Mereka sepakat untuk bertemu di sebuah kafe kecil di dekat kantor. Ardi gugup saat menunggu Lila. Ia membayangkan seorang wanita yang cerdas, kreatif, dan memiliki senyum yang manis.
Saat Lila datang, Ardi terpana. Ia memang cantik, dengan rambut panjang bergelombang dan mata yang berbinar. Tapi yang lebih penting, ia memancarkan aura kehangatan dan kecerdasan yang selama ini ia cari.

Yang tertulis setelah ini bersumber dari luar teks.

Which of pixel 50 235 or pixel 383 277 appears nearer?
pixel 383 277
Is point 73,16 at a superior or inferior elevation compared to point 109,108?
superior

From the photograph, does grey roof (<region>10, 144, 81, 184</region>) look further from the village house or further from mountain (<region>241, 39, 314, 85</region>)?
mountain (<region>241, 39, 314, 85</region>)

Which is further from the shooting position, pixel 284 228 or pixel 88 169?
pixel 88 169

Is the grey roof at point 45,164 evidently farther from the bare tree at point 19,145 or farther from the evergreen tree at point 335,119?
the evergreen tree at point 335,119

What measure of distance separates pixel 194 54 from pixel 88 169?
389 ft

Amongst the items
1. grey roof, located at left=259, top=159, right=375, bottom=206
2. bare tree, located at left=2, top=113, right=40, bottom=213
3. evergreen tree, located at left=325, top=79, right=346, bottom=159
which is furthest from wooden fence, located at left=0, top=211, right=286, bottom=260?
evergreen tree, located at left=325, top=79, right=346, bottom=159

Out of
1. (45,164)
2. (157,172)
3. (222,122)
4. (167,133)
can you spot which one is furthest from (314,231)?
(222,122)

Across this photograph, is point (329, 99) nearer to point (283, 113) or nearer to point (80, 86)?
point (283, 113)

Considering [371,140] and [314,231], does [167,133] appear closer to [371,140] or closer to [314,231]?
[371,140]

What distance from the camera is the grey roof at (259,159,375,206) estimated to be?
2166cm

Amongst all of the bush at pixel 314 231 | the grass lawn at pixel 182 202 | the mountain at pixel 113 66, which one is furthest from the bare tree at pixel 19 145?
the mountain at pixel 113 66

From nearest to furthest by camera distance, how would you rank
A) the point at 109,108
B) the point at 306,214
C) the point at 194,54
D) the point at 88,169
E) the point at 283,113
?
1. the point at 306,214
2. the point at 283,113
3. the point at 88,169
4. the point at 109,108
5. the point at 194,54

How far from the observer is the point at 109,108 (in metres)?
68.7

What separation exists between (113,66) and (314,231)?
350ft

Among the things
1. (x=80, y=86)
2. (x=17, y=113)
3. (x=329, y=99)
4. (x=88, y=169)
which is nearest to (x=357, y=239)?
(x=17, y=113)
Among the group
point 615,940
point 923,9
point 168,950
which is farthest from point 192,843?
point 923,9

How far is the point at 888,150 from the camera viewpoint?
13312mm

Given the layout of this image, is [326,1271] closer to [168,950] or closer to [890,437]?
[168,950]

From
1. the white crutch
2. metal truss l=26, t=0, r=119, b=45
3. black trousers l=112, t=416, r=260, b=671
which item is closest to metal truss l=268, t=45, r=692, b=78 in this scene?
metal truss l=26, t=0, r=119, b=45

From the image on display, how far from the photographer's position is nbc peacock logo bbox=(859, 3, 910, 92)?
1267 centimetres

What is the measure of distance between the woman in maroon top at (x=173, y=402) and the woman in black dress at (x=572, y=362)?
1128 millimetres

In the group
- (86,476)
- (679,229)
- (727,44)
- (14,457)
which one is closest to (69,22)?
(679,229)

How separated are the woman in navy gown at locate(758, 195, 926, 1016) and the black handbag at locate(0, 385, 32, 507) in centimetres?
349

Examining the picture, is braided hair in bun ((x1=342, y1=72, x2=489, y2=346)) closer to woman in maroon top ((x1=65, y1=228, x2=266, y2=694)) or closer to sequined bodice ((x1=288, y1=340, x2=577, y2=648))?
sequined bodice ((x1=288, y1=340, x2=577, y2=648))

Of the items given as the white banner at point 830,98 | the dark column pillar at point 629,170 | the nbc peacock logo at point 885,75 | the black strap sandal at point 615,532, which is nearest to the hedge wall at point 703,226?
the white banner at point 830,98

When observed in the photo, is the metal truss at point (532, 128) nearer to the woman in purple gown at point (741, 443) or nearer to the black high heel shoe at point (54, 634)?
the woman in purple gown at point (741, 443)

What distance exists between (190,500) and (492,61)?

Mereka menghabiskan berjam-jam berbicara, tertawa, dan berbagi cerita. Ardi menyadari bahwa ia telah menemukan apa yang selama ini ia cari, bukan melalui algoritma dan kode, melainkan melalui percakapan yang tulus dan koneksi yang nyata.
CintaBot masih beroperasi, namun Ardi sudah tidak memerlukannya lagi. Ia telah menemukan cinta sejati, bukan di balik kode, melainkan di balik layar, di balik nama samaran "PixelPixie". Ia belajar bahwa cinta tidak bisa diprogram, tidak bisa dianalisis, dan tidak bisa diprediksi. Cinta adalah tentang koneksi, tentang keintiman, dan tentang menerima seseorang apa adanya.
Saat malam semakin larut, Ardi mengantar Lila pulang. Di depan pintu apartemennya, mereka saling menatap. Ardi memberanikan diri untuk meraih tangannya. Lila tersenyum dan membalas genggamannya.
"Terima kasih, Ardi," kata Lila. "Aku senang kita bertemu."
"Aku juga," balas Ardi. "Mungkin… mungkin kita bisa bertemu lagi?"
"Tentu saja," jawab Lila. "Sampai jumpa."
Ardi pulang dengan senyum lebar di wajahnya. Ia merasa bahagia dan penuh harapan. Ia tahu bahwa perjalanan cintanya baru saja dimulai, dan ia tidak sabar untuk menjelajahinya bersama Lila.
Di rumah, ia membuka laptopnya dan melihat CintaBot. "Error 404: Cinta Tidak Ditemukan," pesan itu masih berkedip-kedip. Ardi tersenyum. Kali ini, ia tahu bahwa pesan itu tidak lagi relevan. Ia telah menemukan cinta, dan itu lebih indah dari yang pernah ia bayangkan. Ia mematikan laptopnya, meninggalkan CintaBot dalam kesendiriannya, dan pergi tidur dengan mimpi indah tentang PixelPixie.